**Task to complete:** Starting from the line containing "Is (x=292, y=667)", write out every remaining line exactly, the last one included.

-- BEGIN --

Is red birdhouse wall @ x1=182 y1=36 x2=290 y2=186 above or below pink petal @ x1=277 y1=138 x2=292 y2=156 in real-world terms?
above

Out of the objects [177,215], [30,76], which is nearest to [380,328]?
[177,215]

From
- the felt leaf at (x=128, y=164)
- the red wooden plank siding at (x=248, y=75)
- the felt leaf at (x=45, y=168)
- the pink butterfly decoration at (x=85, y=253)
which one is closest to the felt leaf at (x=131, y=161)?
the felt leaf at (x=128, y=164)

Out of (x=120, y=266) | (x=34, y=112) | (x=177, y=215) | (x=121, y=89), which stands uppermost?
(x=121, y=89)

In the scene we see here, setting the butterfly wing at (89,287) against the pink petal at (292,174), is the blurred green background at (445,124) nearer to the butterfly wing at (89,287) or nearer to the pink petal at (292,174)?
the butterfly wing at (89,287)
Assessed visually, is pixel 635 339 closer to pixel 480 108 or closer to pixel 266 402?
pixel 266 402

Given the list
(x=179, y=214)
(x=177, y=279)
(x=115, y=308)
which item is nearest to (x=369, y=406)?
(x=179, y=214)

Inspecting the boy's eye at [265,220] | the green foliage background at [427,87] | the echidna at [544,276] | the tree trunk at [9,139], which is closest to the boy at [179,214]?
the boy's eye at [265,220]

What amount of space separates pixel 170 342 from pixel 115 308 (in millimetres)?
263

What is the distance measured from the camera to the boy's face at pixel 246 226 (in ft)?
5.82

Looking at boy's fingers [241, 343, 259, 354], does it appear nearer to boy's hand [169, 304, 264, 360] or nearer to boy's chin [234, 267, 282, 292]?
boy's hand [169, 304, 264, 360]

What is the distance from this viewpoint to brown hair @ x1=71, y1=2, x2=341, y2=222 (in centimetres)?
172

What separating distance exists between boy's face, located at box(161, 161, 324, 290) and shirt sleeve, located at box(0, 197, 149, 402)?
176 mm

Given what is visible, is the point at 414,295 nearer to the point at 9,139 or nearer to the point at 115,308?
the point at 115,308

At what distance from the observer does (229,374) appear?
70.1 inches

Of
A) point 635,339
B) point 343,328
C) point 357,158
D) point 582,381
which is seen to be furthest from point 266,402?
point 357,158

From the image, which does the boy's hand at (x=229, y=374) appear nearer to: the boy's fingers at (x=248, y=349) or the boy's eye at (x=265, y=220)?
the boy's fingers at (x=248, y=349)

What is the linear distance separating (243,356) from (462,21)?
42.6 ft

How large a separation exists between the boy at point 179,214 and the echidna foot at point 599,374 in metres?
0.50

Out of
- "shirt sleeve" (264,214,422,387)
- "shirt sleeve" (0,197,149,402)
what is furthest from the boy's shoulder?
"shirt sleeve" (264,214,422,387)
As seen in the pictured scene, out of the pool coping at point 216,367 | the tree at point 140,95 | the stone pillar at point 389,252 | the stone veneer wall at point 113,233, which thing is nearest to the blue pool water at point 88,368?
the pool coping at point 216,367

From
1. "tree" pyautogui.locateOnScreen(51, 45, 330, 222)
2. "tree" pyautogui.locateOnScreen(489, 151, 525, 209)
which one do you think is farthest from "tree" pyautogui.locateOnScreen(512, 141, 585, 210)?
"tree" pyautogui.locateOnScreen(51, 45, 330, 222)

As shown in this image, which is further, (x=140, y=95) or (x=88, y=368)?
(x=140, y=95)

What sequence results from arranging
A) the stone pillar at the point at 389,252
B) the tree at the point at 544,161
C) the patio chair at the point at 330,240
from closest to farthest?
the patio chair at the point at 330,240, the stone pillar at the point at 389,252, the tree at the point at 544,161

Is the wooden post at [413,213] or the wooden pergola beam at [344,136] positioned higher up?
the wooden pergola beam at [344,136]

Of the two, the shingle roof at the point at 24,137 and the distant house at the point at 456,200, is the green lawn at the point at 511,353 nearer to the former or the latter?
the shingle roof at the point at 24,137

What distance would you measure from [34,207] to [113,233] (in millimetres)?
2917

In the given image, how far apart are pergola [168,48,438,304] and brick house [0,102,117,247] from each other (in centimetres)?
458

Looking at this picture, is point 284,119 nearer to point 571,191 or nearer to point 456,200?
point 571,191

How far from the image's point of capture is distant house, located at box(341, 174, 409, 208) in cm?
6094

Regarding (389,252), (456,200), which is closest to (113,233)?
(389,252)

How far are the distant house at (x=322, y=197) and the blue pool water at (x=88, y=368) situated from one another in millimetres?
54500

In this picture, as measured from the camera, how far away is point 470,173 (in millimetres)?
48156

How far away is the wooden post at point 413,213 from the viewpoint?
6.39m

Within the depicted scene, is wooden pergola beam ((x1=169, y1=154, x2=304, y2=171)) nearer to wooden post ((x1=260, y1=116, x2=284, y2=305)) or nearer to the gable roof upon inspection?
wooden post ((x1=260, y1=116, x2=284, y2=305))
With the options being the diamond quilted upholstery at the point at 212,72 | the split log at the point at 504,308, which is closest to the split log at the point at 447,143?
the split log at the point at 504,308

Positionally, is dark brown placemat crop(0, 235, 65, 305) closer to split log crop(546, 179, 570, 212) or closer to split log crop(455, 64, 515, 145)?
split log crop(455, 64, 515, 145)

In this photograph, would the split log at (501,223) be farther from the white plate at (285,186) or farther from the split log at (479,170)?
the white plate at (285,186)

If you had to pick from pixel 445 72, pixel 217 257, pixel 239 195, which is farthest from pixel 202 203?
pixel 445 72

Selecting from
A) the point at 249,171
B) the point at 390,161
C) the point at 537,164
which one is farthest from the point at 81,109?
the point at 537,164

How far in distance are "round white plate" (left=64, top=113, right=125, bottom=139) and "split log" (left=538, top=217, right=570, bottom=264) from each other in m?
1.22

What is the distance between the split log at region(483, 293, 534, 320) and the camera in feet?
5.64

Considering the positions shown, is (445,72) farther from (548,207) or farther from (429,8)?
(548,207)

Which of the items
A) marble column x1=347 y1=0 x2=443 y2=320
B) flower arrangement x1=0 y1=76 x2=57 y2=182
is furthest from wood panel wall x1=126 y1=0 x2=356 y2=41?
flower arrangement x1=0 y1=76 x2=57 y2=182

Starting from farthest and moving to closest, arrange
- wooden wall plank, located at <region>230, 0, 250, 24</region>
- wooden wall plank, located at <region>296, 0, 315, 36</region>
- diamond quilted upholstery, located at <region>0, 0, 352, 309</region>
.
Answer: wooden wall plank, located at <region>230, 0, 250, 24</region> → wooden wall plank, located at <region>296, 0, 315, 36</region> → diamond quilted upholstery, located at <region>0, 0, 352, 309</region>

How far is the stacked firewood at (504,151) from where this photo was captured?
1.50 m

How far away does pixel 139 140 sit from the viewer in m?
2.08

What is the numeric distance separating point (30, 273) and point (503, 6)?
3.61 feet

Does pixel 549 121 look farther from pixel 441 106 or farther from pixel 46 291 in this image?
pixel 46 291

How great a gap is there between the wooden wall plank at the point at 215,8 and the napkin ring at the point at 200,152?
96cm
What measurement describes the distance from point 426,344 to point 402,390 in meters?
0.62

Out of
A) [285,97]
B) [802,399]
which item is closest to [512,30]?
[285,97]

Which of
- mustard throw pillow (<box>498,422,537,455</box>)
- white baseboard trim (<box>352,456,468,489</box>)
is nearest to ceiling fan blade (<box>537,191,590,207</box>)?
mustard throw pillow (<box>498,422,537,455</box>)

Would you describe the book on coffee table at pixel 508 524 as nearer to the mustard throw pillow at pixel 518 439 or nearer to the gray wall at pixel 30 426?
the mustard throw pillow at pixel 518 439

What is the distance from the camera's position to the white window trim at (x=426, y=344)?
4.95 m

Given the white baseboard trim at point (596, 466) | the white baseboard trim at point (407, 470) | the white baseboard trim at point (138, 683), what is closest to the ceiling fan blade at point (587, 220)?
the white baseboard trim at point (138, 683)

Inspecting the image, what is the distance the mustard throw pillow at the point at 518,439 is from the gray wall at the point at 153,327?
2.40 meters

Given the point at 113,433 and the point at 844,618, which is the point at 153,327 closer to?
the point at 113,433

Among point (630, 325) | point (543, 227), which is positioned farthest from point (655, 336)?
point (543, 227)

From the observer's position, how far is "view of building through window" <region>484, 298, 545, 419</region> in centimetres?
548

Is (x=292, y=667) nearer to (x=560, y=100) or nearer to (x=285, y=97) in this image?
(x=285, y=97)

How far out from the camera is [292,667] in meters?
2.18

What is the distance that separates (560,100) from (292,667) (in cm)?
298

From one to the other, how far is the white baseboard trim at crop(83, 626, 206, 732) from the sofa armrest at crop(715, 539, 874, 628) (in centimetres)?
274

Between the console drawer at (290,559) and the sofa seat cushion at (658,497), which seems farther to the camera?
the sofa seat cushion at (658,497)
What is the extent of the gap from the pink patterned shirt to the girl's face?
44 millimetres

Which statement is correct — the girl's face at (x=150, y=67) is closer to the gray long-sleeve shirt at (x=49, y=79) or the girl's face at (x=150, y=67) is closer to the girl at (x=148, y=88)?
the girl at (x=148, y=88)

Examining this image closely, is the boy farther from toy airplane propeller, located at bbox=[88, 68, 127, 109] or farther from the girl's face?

-- END --

**Task result:**
Is (x=292, y=667) nearer to (x=560, y=100) or nearer to (x=285, y=97) in this image?
(x=285, y=97)

How far out from the camera is [292,667] in meters?
2.18

What is the distance that separates (560,100) from (292,667) (in cm)?
298

From one to the other, how far is the white baseboard trim at crop(83, 626, 206, 732) from the sofa armrest at crop(715, 539, 874, 628) (in centimetres)?
274

Between the console drawer at (290,559) and the sofa seat cushion at (658,497), which seems farther to the camera?
the sofa seat cushion at (658,497)
What is the extent of the gap from the pink patterned shirt to the girl's face?
44 millimetres

Which statement is correct — the girl's face at (x=150, y=67) is closer to the gray long-sleeve shirt at (x=49, y=79) or the girl's face at (x=150, y=67) is closer to the girl at (x=148, y=88)?
the girl at (x=148, y=88)

Examining this image closely, is the boy farther from toy airplane propeller, located at bbox=[88, 68, 127, 109] or farther from the girl's face?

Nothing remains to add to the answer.